Sollte es im Sommer erneut zu größeren Ansammlungen kommen, werde man ähnlich verfahren. "Aber eigentlich gibt es diese Treffen so nur zu Pfingsten", sagt sie. "Viele junge Leute verabreden sich dann an der Buhne 16", sagt sie. "Diesmal waren es zu viele."

Polizei: "Abstandsregeln an Stränden wurden nicht eingehalten"

Die Kampener Bürgermeisterin  Stefanie Böhm vor dem Strandrestaurant
Die Kampener Bürgermeisterin Stefanie Böhm vor dem Strandrestaurant "Buhne 16".Die Kampener Bürgermeisterin Stefanie Böhm vor dem Strandrestaurant "Buhne 16". © HA | Andreas Laible

Anders als die Hamburger hatten sich die Sylter an jenem Sonnabend über allerbestes Wetter freuen können. "Es war hochsommerlich", berichtet die Kampener Bürgermeisterin. Das mag dazu beigetragen haben, dass sich am Strandrestaurant "Buhne 16" (Werbeslogan: "Wo die Seele das Meer trifft") viele Sylter trafen. Schließlich wurde die Polizei alarmiert.

"Die Abstandsregeln wurden nicht eingehalten", sagt Sandra Otte, Sprecherin der Polizeidirektion Flensburg. "Aber die Leute waren einsichtig." Die Polizisten hätten keine Anzeigen schreiben müssen.
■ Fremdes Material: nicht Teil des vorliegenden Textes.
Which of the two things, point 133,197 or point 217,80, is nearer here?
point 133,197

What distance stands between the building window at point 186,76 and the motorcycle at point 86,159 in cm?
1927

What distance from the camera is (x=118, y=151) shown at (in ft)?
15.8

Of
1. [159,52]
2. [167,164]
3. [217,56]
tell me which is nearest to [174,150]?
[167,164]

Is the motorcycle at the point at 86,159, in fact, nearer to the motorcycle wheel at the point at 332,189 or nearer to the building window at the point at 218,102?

Insgesamt habe man am Pfingstwochenende zwar gut zu tun gehabt, aber es sei "nicht übermäßig" gewesen, so Otte: "Unsere Erfahrung ist nach wie vor: Die meisten Bürger sind kooperativ und halten sich an die Regeln."
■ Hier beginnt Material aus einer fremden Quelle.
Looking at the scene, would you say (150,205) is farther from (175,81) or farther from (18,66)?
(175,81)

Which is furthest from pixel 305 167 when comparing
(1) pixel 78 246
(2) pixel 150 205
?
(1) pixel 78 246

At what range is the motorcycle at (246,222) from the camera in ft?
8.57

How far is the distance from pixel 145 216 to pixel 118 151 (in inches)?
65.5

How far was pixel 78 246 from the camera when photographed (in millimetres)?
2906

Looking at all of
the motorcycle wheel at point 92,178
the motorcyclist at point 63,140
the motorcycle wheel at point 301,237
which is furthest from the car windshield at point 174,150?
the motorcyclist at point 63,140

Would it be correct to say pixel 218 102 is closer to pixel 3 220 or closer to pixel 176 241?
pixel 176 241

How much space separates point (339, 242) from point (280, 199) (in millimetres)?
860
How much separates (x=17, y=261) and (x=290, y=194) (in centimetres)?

Tagestourismus: Ostsee-Konzept geht zunächst auf

An Nord- und Ostsee, aber auch in der schleswig-holsteinischen Landeshauptstadt Kiel wurde am Dienstag Bilanz gezogen: Ist das Tourismuskonzept aufgegangen oder muss es nachjustiert werden? Die beiden zurückliegenden Wochenenden, Himmelfahrt und Pfingsten, galten als Prüfstein für die unterschiedlichen Beschränkungen, die in den Bäderorten und auf den Inseln galten.
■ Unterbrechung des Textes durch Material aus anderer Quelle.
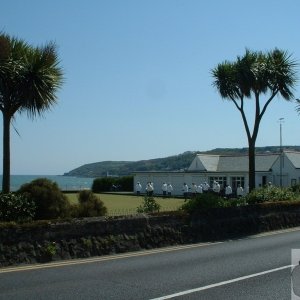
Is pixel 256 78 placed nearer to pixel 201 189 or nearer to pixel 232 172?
pixel 201 189

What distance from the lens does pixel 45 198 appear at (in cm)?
1351

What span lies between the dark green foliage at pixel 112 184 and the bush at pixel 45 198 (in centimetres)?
5043

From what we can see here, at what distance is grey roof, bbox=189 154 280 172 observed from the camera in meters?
60.1

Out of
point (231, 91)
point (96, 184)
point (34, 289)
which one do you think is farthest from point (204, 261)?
point (96, 184)

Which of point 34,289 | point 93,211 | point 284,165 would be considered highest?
point 284,165

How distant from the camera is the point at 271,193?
2098cm

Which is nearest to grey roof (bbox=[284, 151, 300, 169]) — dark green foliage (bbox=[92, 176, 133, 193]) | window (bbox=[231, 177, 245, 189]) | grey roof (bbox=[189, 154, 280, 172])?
grey roof (bbox=[189, 154, 280, 172])

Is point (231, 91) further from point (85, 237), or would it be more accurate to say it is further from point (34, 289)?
point (34, 289)

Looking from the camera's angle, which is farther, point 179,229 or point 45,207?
point 179,229

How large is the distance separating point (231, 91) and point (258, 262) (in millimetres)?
13871

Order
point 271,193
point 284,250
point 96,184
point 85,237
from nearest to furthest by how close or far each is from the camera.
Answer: point 85,237, point 284,250, point 271,193, point 96,184

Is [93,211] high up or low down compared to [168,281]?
up

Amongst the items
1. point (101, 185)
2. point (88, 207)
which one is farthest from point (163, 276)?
point (101, 185)

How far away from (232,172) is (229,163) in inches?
148
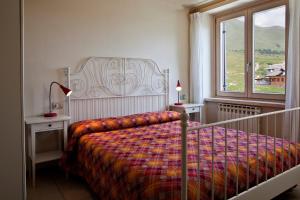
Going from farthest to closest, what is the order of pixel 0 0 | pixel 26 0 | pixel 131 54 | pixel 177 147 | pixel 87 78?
pixel 131 54
pixel 87 78
pixel 26 0
pixel 177 147
pixel 0 0

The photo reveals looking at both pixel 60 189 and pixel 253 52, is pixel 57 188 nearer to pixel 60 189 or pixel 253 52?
pixel 60 189

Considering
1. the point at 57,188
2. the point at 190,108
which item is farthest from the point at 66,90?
the point at 190,108

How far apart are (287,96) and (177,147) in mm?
→ 1770

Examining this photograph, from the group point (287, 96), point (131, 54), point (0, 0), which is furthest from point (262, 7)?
point (0, 0)

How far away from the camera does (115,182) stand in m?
1.90

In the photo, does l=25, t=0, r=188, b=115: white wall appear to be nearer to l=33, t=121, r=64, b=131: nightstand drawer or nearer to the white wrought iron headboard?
the white wrought iron headboard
An der Nordsee waren für beide Wochenenden Betretungsverbote für Tagestouristen verhängt worden. An der Ostsee hielt man solche Verbote für rechtlich nicht haltbar, deshalb gab es dort unter anderem Parkzeitbeschränkungen und Informationskampagnen. Das scheint im Wesentlichen erfolgreich gewesen zu sein – vielleicht auch deshalb, weil zumindest am Sonnabend und Sonntag das Wetter nicht unbedingt zu einem Tagesausflug an die See einlud.

Scharbeutzer Appell mit Vorbildcharakter?

Am Pfingstmontag dann allerdings schon. Und prompt bildete sich auch der Autobahn zwischen Hamburg und Lübeck ein Stau. In der Gemeinde Scharbeutz, zu der auch Haffkrug gehört, appellierte Bürgermeisterin Bettina Schäfer via Internet und Rundfunk an die Touristen, ihren Ort nicht anzusteuern. Zu viele Menschen wollten an den Strand. "Gegen halb eins waren unsere Parkplätze schon zu 70 Prozent ausgelastet", sagte die Bürgermeisterin.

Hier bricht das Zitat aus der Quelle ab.